• Tujuan
Teruskan teks tentang Uhang Pandak, makhluk misterius di Taman Nasional Kerinci, mulai setelah kalimat terakhirnya.

• Teks Pilihan
━━━━━━━━━━━━━━━━━━━━

Seperti halnya Yeti di Himalaya dan Loch Ness di Inggris Raya, Indonesia juga memiliki mitos hingga kini masih misteri. “Sejauh ini, menurut keterangan para saksi mata yang mengaku pernah melihat kurcaci Kerinci adalah sebagai manusia yang berjalan tegap dengan tinggi sekitar 85 – 130 cm. Meski kecil, kurcaci itu berbulu lebat disekujur tubuhnya. Sangat lihai berburu binatang dan memiliki peralatan berburu berupa tombak,” ujar Ahmad, seorang jagawana di Taman Nasional Kerinci.
Kurcaci, orang pendek atau masyarakat setempat biasa menyebut Uhang Pandak adalah misteri sejarah alam terbesar di Asia. Para ahli binatang telah mendaftarkan laporan tentang kera misterius di wilayah Taman Nasional Kerinci Seblat, Propinsi Jambi, lebih dari 150 tahun. Sampai hari ini, binatang yang di Kerinci dikenal sebagai “Uhang Pandak”, tetapi juga karena variasi yang membingungkan dari nama dialek setempat, sampai sekarang masih belum teridentifikasi oleh para ilmuwan.

━━━━━━━━━━━━━━━━━━━━

• Data Tersimpan
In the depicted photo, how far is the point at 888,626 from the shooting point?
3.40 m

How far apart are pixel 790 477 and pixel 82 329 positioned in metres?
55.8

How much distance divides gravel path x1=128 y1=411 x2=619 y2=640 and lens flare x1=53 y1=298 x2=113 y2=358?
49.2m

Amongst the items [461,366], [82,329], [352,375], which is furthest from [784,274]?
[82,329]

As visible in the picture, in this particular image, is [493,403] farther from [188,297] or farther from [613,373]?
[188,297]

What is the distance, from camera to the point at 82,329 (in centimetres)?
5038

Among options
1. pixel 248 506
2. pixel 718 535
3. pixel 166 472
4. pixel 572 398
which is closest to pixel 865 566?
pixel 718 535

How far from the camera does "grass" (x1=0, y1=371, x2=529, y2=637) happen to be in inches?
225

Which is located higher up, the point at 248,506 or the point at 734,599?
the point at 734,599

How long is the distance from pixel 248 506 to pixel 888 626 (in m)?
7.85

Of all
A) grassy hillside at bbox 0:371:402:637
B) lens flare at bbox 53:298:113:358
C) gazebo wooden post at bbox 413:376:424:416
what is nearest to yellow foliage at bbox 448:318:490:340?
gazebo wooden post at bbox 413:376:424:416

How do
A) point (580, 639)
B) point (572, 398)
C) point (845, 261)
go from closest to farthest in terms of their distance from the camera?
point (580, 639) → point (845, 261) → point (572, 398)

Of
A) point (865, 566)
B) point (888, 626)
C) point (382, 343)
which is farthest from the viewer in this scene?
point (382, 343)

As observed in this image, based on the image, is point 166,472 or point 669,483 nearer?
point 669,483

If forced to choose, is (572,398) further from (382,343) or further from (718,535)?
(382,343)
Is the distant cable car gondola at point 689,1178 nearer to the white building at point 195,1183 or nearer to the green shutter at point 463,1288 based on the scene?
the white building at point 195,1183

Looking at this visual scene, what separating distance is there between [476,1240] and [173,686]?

━━━━━━━━━━━━━━━━━━━━

• Jawaban Latihan
Adapun cerita mengenai uhang pandak pertama kali ditemukan dalam catatan penjelajah Marco Polo pada 1292, saat ia berpetualang ke Asia dan sempat singgah di Sumatra. Namun sejak itu pula, banyqk orang Eropa yang meragukannya, bahkan tidak sedikit dari mereka yang menuduh Marco Polo hanya mengarang tentang makhluk yang disebutnya sebagai orang pendek tersebut.
Namun, catatan perjalanan Marco Polo yang dianggap hanya isapan jempol itu mendadak seperti mendapat ‘pengakuan’ dari orang-orang Belanda yang ketika itu tengah berkunjung ke Kerinci. Tepatnya pada awal 1900-an, banyak para pengelana Eropa secara berganti menyatakan pernah bertemu dengan manusia kerdil tersebut. Namun laporan yang paling menyajikan banyak bukti ilmiah adalah milik Mr. Van Heerwarden. Orang Belanda ini melakukan penjelajahan di Kerinci pada 1923. Dengan latar belakang Van Heerwarden sebagai seorang zoologiest, laporan tentang pertemuannya dengan urang pandak kawasan Taman Nasional Kerinci Seblat membuat banyak orang yang skeptik menjadi berpikir ulang.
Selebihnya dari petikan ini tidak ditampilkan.